* _What you will do_: Beginning with the line that contains "order: Lagomorpha", write out each remaining line of the records below exactly. Do not copy any picture.

* _Records for this task_:
──────────────────────────────

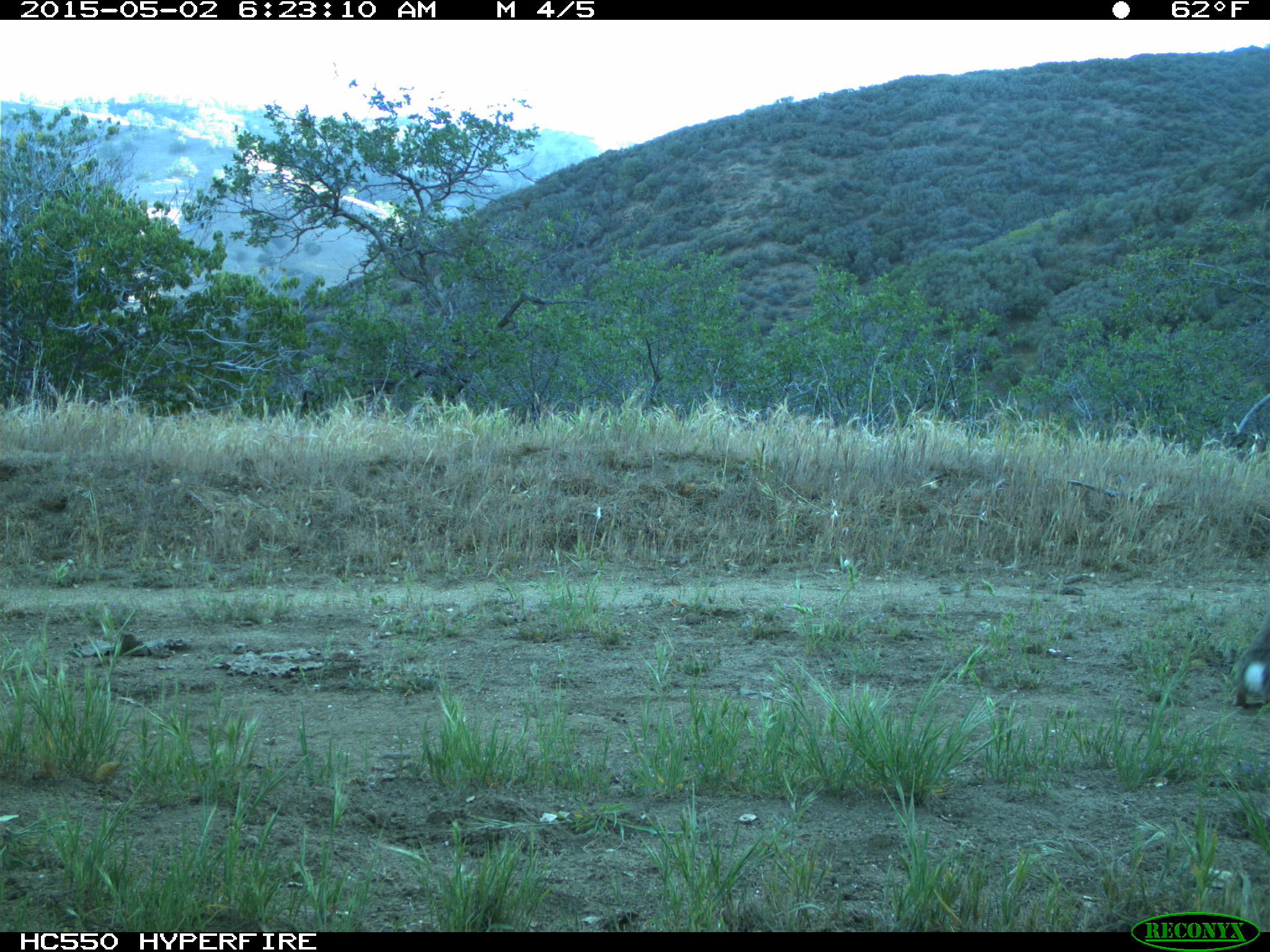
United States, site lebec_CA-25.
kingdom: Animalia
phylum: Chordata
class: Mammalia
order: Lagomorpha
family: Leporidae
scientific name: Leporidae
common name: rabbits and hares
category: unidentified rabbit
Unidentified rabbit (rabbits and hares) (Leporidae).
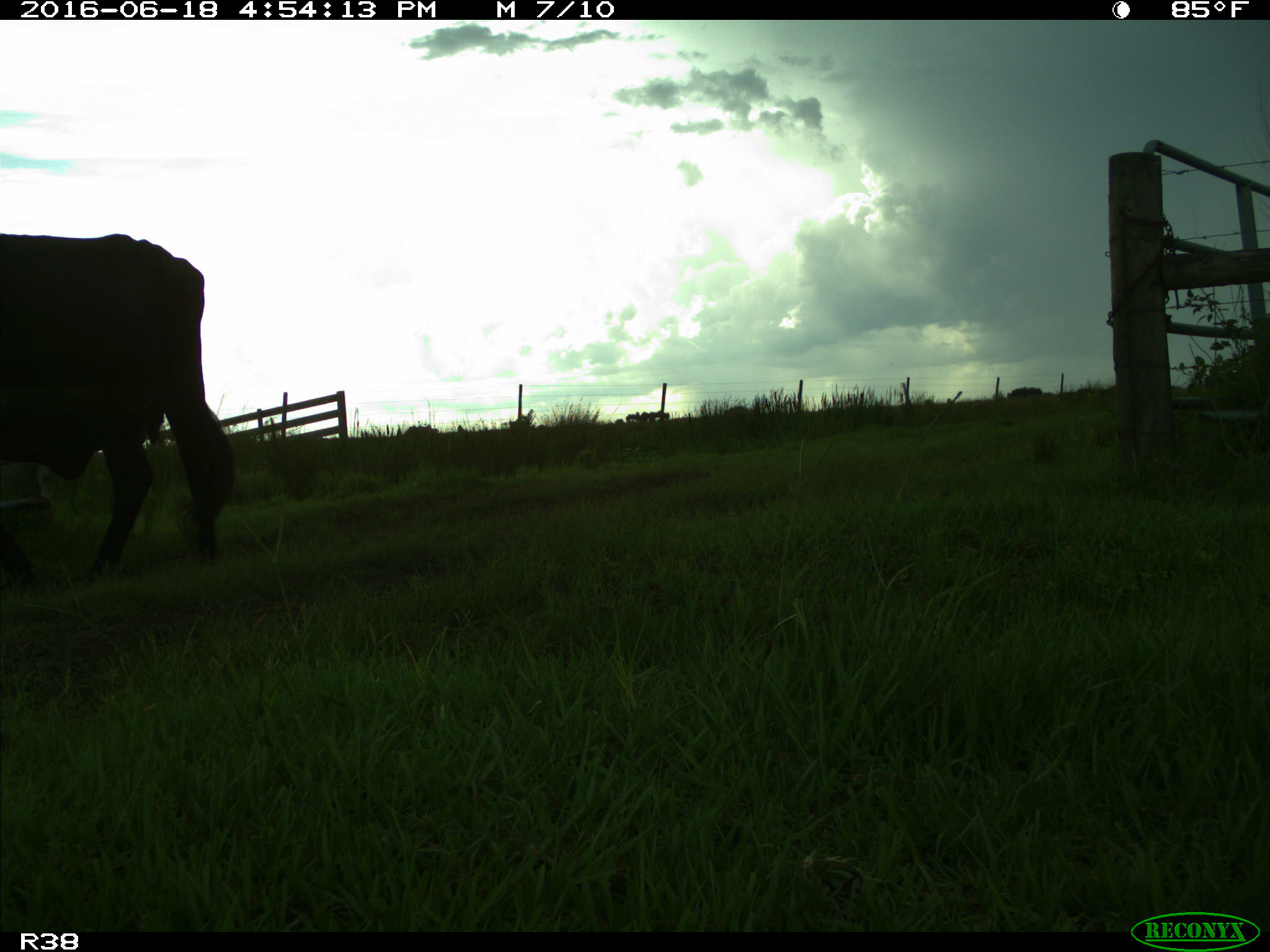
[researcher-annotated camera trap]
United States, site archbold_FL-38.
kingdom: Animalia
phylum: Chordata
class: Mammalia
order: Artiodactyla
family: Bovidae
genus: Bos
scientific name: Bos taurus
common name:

──────────────────────────────

* _Exercise solution_:
order: Lagomorpha
family: Leporidae
scientific name: Leporidae
common name: rabbits and hares
category: unidentified rabbit
Unidentified rabbit (rabbits and hares) (Leporidae).
[researcher-annotated camera trap]
United States, site archbold_FL-38.
kingdom: Animalia
phylum: Chordata
class: Mammalia
order: Artiodactyla
family: Bovidae
genus: Bos
scientific name: Bos taurus
common name:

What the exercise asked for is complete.